Fairness in Storage Engine Benchmarking

Is it fair to compare Innodb to MyISAM with innodb_flush_log_at_trx_commit=1 and flush=OFF?

Granted different applications have different requirements. But, when you're trying to show a graph comparing the two Engines, isn't it reasonable to try to keep the same settings as close to equal as possible?

I suppose that begs the question of how similar innodb_flush_log_at_trx_commit is to flush, and if it's even possible to get a valid comparison.

Innodb tends to be slower (I'm on 4.1 currently, ancient history), but it seems to me that it's doing a whole lot more for the money. What do you think?

[UPDATE] Additionally, I'm running sequential benchmarks back to back, for example loading the table, then turning around and running a read test on the table.

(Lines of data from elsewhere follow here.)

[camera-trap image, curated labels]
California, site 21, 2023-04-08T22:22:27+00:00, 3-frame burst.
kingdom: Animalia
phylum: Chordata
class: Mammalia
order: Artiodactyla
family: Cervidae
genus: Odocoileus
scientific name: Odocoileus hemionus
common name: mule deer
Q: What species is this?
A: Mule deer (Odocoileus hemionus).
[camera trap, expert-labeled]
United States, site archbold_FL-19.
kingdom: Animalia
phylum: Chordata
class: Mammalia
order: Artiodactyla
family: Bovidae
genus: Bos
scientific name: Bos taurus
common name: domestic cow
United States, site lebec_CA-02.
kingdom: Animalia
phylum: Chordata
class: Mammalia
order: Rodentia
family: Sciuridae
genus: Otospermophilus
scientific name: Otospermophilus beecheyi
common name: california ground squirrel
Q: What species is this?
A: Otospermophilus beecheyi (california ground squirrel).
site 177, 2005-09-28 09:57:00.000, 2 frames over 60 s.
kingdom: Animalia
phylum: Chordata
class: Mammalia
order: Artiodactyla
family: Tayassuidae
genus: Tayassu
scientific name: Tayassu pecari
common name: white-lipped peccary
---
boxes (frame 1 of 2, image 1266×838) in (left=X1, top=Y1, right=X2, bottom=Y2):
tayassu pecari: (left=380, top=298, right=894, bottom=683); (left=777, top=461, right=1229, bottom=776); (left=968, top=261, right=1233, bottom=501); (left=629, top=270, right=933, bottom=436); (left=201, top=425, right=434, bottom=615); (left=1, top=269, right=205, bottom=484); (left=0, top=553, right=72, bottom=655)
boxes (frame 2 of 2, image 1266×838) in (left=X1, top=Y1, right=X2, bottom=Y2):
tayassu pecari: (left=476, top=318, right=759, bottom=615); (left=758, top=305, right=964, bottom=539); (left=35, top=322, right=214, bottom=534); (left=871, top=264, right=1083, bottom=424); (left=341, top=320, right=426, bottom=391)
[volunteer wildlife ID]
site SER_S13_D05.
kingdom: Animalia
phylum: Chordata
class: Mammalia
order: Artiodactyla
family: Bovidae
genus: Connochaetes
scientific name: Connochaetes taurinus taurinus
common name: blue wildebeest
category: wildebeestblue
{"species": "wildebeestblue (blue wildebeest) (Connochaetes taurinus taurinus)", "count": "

For innodb, this often means that a good chunk of the buffer pool is dirty and the read test has to slog through while the dirty buffers are being flushed, potentially changing performance.

Should sequential benchmarks have some built in time to allow the database to return to a stable state, or is it better just to plow straight through them all at once?

What is Innodb doing?

I've been running a series of sysbench tests on Innodb with MySQL 4.1 My tests include doing both reads and writes on the table.

I've noticed that after the test is complete, and while there are no processes in show processlist, I see a fairly large amount of buffer pool reads and writes, as well as a large number of Modified db pages. Now, I know that it could take a while for innodb to flush out the dirty buffers after a large amount of writes, but I'm seeing the Modified db pages actually getting larger for a while, and then gradually getting to the point where it finally settles down and returns to 0.

The only thing I can think of is Innodb is doing some sort of table optimization, which begs the question of whether I should rerun my tests with the optimized table or not.

Has anyone else seen this?

UPDATE: I believe I have figured out what's happening. My sysbench test is working on a 100M row table, and the last run I do is 10M inserts with these options:

--oltp-test-mode=nontrx
--oltp-nontrx-mode=insert

I found out that this test deletes all of my rows before it runs, so I see around 50k deletes per second for quite a while, and then the test runs. After the test finishes, I suspect Innodb is cleaning up a lot of unused pages in the data file, hence all the read and write activity on the buffer pool.